*TASK INSTRUCTIONS:*
[a] List every stability cutoff value that the angle stability passage says was considered when the rules for stability classification were developed.
[b] Please transcribe the angle stability passage, starting with "For instability (Table" and going on through "are fewer measurements.".

*DOCUMENT TEXT:*

_ _ _

If planning a study in which angle stability will be classified, the choice of number of measurements will depend on the false-positive and false-negative misclassification rates that can be tolerated. For example, for a target of 20% or less false-positive rates for angle changes corresponding to measurement error or greater (−4.2 or 4.2 PD per visit), one could take 3 measurements and apply the 0 PD rule, 4 measurements and apply the 5 PD rule, or 5 measurements and apply the 10 PD rule. The corresponding sensitivities for detecting stability are 12%, 45%, and 79%. With only 2 measurements, the false-positive rate for angle changes of −4.2 or 4.2 PD per visit is greater than 20% regardless of what rule is used, so there is no acceptable rule for stability that is based on only 2 measurements.

For instability (Table 3), the rule that classifies a participant's alignment as unstable when a second measurement is observed that differs by 15 PD or more from any previous measurement has a false-positive rate of less than 20% when the number of measurements is 5 or less. When there are only 2 measurements, a rule that classifies that angle as unstable when the 2 measurements differ by 10 PD or more has a false-positive rate of 18%. For classifying instability, the false-positive rate decreases as the number of measurements decreases because the likelihood that 1 measurement will differ by any given amount (or more) from other measurements due to measurement error alone is reduced when there are fewer measurements.

Of interest to the clinician is the ability to classify stability during a series of return visits. A set of rules for classification of stability was developed by selecting the pragmatic rule for each possible choice of stability cutoff value (0, 5, 10, or 15 PD) that had a 1 − specificity (false-positive rate) no greater than 20% for per-visit angle changes that met or exceeded measurement error and was based on the smallest number of measurements meeting this criterion. We also considered combinations of the pragmatic rules that would be expected to meet this criterion. This resulted in the rules for prospective stability classification given in Table 1.

The sensitivity and specificity for stability classification with prospective follow-up depended on the number of visits that one was willing to continue following participants who have not yet met the criteria for stability (data not shown). At least 3 visits were required. As the number of visits was increased, the sensitivity increased but the specificity decreased because the probability that a participant with changing angle would meet stability criteria by chance increased as the number of visits increased. Chances of misclassification of a participant with a large angle change (more than measurement error) remained low as the number of visits was increased, but the chances of misclassification of a participant with an angle change smaller than measurement error were greatly increased as the number of measurements increased. There was not a lot of difference in rule performance for angle changes that were much larger or smaller than measurement error, but for angle changes in the vicinity of measurement error, rule 2 (classify as stable if the last 4 consecutive measurements are within 5 PD) performed slightly better than the other proposed rules. Rules meeting the criterion of 20% or less false-positive rates that are based on more than 4 measurements would be expected to perform somewhat better yet.

_ _ _

*INFORMATION SHOWN:*
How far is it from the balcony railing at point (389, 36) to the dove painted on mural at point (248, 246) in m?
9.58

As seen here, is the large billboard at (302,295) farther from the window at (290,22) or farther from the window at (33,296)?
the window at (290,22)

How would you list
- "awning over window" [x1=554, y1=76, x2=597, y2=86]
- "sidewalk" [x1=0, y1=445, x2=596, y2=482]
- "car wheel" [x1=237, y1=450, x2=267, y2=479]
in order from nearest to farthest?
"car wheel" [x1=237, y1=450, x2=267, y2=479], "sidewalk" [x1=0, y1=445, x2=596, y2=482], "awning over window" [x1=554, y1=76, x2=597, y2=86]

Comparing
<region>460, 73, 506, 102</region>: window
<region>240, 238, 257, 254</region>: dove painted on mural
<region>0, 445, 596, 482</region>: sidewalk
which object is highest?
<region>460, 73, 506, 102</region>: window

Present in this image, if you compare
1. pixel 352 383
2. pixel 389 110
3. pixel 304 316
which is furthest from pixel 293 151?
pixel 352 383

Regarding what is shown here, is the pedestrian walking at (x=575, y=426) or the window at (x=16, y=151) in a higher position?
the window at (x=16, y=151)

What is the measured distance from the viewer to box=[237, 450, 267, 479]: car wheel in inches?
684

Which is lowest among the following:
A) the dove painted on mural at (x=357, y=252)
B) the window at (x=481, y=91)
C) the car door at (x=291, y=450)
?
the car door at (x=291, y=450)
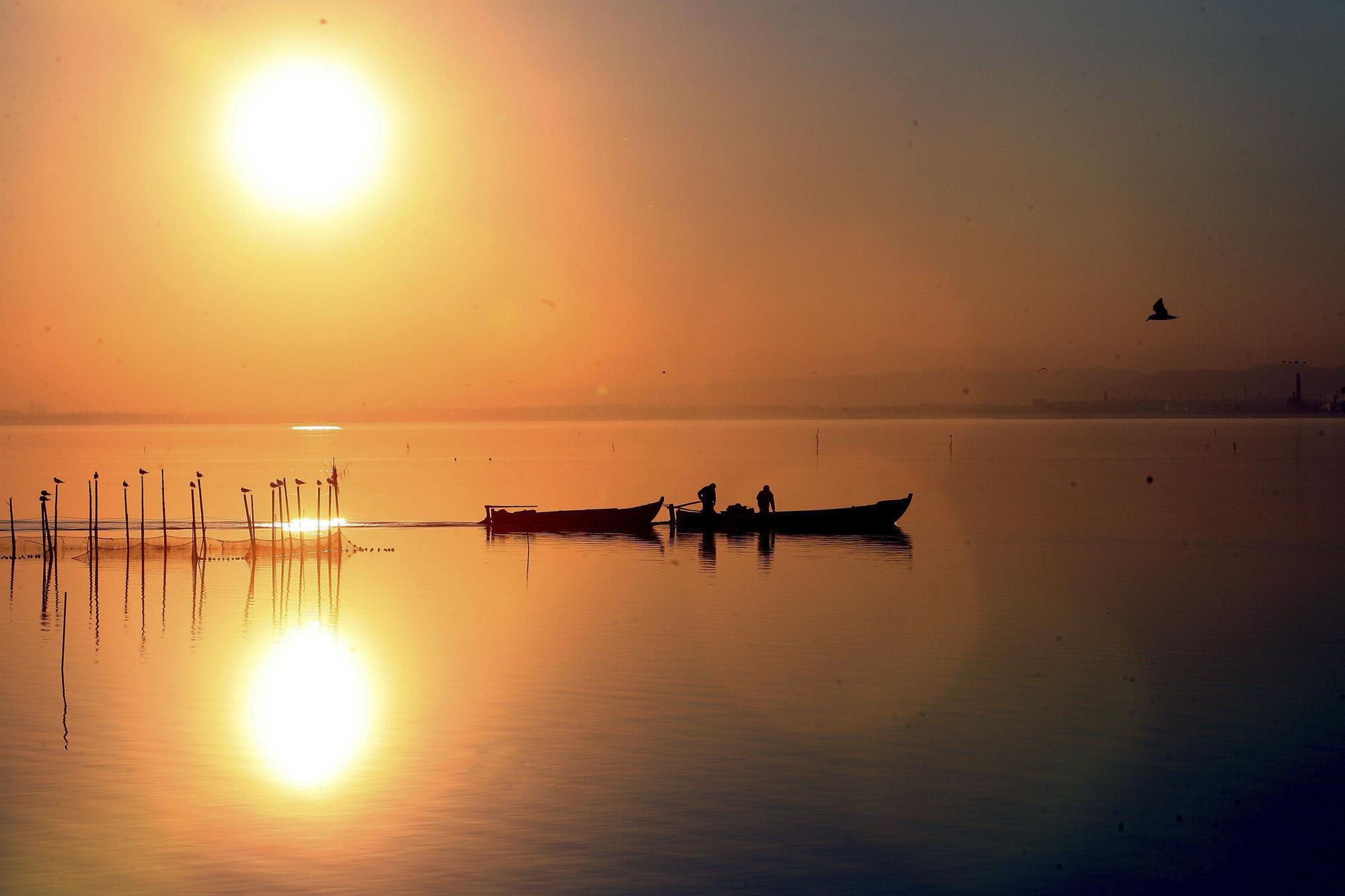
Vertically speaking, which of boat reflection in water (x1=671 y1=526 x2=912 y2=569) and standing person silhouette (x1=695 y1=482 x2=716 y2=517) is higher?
standing person silhouette (x1=695 y1=482 x2=716 y2=517)

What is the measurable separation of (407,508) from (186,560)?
110ft

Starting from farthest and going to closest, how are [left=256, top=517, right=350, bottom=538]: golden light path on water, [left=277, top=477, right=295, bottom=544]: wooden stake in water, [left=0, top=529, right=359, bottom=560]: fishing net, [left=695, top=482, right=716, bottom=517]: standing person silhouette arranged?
[left=256, top=517, right=350, bottom=538]: golden light path on water → [left=695, top=482, right=716, bottom=517]: standing person silhouette → [left=277, top=477, right=295, bottom=544]: wooden stake in water → [left=0, top=529, right=359, bottom=560]: fishing net

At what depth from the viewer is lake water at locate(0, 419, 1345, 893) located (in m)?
17.0

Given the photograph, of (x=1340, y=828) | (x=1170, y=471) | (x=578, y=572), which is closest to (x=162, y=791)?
(x=1340, y=828)

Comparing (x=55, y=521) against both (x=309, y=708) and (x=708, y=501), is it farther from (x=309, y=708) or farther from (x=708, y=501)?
(x=309, y=708)

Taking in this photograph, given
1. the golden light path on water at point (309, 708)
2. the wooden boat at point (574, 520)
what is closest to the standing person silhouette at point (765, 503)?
the wooden boat at point (574, 520)

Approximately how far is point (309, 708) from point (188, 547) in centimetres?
2807

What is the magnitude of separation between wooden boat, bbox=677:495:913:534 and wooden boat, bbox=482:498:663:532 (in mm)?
2452

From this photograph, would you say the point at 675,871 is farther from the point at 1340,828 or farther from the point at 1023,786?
the point at 1340,828

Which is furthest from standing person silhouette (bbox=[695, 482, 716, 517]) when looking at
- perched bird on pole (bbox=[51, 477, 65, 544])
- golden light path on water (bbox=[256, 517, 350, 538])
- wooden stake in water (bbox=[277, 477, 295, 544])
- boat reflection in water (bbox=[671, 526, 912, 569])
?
perched bird on pole (bbox=[51, 477, 65, 544])

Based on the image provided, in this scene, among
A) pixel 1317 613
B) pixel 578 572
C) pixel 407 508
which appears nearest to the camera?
pixel 1317 613

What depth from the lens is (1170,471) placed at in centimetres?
11912

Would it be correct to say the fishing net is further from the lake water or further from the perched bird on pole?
the lake water

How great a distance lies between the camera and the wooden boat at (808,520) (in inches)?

_ _ _

*SOLUTIONS IN ORDER:*
[a] 0 PD, 5 PD, 10 PD, 15 PD

[b]
For instability (Table 3), the rule that classifies a participant's alignment as unstable when a second measurement is observed that differs by 15 PD or more from any previous measurement has a false-positive rate of less than 20% when the number of measurements is 5 or less. When there are only 2 measurements, a rule that classifies that angle as unstable when the 2 measurements differ by 10 PD or more has a false-positive rate of 18%. For classifying instability, the false-positive rate decreases as the number of measurements decreases because the likelihood that 1 measurement will differ by any given amount (or more) from other measurements due to measurement error alone is reduced when there are fewer measurements.